Babacar Touré nous a quittés avant-hier, sur la pointe des pieds. Il a inhumé hier à Touba. Toute la Nation lui a rendu un vibrant hommage, très mérité du reste.
En vérité, nos chemins se sont peu ou pas du tout croisés. C’est normal, c’était un ‘’grand’’ et nous, nous faisons encore partie des ‘’petits’’ dans une profession où l’humilié est la règle d’or.
Mais, au regard de tout son parcours que nous avons largement suivi et des témoignages de confrères dont nous connaissons la véridicité, on peut dire sans risque de nous tromper que Babacar Touré était un pionnier de la presse privée, un formateur et un monument.

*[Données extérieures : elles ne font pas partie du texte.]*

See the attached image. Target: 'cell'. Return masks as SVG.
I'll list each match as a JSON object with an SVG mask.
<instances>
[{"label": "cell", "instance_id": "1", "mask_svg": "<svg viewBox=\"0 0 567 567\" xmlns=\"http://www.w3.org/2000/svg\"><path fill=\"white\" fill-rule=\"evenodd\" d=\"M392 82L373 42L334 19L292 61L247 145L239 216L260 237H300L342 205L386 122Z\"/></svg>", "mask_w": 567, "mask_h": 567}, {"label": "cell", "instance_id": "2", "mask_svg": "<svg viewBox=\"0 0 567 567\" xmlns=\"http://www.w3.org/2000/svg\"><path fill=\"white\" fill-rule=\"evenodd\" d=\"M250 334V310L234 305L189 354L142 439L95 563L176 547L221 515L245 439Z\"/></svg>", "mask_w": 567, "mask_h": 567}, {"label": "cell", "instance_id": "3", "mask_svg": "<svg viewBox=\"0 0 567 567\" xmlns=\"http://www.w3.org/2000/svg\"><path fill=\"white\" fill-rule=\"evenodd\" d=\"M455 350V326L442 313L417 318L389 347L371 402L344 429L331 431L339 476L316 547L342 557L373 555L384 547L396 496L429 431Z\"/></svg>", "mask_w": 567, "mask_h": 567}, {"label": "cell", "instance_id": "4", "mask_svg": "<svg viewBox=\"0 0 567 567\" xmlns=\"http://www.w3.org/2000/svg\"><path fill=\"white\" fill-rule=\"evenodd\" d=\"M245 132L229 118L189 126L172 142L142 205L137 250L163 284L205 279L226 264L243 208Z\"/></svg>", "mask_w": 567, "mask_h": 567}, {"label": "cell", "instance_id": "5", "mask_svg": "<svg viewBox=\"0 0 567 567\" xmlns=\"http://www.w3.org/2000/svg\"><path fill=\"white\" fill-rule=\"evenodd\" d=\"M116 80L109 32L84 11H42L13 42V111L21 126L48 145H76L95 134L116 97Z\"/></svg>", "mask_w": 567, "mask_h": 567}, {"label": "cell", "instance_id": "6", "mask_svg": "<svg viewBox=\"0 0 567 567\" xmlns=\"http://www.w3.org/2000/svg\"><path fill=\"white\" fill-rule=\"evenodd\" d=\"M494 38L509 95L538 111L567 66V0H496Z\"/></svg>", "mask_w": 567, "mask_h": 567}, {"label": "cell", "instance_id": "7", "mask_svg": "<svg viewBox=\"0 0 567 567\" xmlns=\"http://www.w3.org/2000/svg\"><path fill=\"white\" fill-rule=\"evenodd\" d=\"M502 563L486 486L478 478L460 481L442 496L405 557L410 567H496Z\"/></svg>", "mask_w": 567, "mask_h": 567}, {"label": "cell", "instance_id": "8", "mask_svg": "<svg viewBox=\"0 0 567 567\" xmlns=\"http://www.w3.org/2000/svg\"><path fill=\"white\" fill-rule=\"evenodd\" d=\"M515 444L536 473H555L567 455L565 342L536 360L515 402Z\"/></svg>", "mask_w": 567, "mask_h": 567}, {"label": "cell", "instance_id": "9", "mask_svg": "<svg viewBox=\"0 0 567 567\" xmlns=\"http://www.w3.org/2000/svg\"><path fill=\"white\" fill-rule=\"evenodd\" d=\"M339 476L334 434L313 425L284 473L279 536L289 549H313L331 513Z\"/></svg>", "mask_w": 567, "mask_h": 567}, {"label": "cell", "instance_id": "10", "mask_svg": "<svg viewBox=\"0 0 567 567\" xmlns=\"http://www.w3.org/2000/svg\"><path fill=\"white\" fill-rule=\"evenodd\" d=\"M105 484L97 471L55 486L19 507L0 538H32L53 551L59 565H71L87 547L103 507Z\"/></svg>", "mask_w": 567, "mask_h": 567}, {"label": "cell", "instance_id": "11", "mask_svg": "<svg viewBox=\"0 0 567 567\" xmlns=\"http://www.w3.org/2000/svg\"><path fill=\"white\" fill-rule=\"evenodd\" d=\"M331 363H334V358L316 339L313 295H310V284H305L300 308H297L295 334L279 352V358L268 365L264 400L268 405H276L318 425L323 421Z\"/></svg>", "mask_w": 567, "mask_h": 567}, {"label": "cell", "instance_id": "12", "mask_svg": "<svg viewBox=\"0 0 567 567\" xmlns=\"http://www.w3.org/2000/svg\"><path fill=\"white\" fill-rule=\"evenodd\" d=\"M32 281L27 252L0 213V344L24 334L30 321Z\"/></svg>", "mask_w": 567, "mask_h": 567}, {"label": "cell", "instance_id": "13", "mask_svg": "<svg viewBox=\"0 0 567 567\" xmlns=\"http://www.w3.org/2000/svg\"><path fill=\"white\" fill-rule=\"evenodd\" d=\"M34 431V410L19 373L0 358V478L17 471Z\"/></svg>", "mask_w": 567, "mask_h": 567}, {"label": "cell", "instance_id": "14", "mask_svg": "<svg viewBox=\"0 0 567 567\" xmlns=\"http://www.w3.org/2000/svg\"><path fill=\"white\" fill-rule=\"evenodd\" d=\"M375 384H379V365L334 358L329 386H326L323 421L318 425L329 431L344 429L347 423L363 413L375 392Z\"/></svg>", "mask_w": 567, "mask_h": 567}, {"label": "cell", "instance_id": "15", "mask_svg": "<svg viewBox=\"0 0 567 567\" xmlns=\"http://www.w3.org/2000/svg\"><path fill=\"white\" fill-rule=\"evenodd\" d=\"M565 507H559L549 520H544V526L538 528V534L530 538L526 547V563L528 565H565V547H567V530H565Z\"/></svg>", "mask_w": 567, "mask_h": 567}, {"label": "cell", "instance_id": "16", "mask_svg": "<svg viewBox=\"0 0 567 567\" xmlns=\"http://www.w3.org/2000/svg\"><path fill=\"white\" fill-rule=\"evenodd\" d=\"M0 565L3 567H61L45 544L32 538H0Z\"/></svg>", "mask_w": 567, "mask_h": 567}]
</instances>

Démocrate, il a participé à tous les combats pour l’éclosion de l’Etat de droit. Humble, il ne se faisait pas remarquer.
Pondéré et honnête, il n’était mêlé à aucun scandale connu. Respecté, de hautes personnalités au Sénégal et en Afrique, revendiquaient son amitié.
Il s’était retranché à Ngaparu, un coin qui a quelque chose de magique parce que favorisant la réflexion dans un calme que troublent, parfois, les vagues de la mer.
Son humilité l’a amené même à rejeter certaines propositions de postes de responsabilité publique. Il a n’a occupé la tête du Cnra que parce qu’il savait qu’il était encore dans son rôle d’émancipation et toilettage de la presse.
C’est clair alors que Babacar était une réussite professionnelle, sociale, un exemple de probité morale.
La preuve qu’un journaliste peut se faire respecter en restant attachés aux principes de son métier.
Car, pratiquement tout le monde dans ce métier sait exactement ce qu’il faut faire et ce qu’il ne faut pas faire. Un cours d’éthique et de déontologie n’est pas indispensable.
Tous ceux qui tendent la main, versent dans des compromissions et des marchandages savent très bien être en porte-à-faux avec les principes.
Ce qu’ils ignorent par contre, c’est qu’ils ne se font pas respecter. Et ce manque de respect rejaillit sur toute la profession que les jeunes étudiants ont tendance à boycotter au profit de la communication ou du marketing. Parce qu’on leur dit que si vous êtes honnêtes dans l’exercice de ce métier, vous allez mourir dans les bus en portant des jeans. Or, c’est faux. Le journalisme, comme toutes les professions, peut nourrir son homme et même le hisser du haut des pinacles.
Cependant, comme partout ailleurs et plus que dans les autres domaines, il faudra s’armer de courage de résilience, de sens du devoir bien fait, de compétence et de perspicacité.
Rien n’est donné, tout s’arrache. Ou si, ceux qui vous donnent vous regardent de haut et vous toisent.
Pis, ils vont vous vilipender et au mieux, ne vont plus vous respecter. En clair, on ne marchande pas les articles ou les émissions sauf au niveau commercial, dans un cadre bien réglementé.
Babacar nous a montré et démontré qu’on peut réussir tout en étant honnête. La preuve, le journalisme mène à tout. Et ceux qui s’y sentent à l’étroit doivent débarrasser le planché pour faire autre chose.
Bien sûr, la précarité du statut de nombreux journalistes incite, à chaque instant, à la violation de règles élémentaires de base. Et la course à l’audimat fait le reste dans un contexte de concurrence sauvage.
Des explications qui ne sont nullement des justifications à la naissance de ce qu’on appelle la ‘’racaille’’ pour qualifier ces chausseurs professionnels de perdiems.
Des hommes comme Babacar Touré nous ont appris que l’on peut être journaliste dans la dignité. Ici, on ne peut pas éviter le contact, mais il faudra aussi maintenir la distance. Exactement comme le préconisait Hubert Beuve-Méry.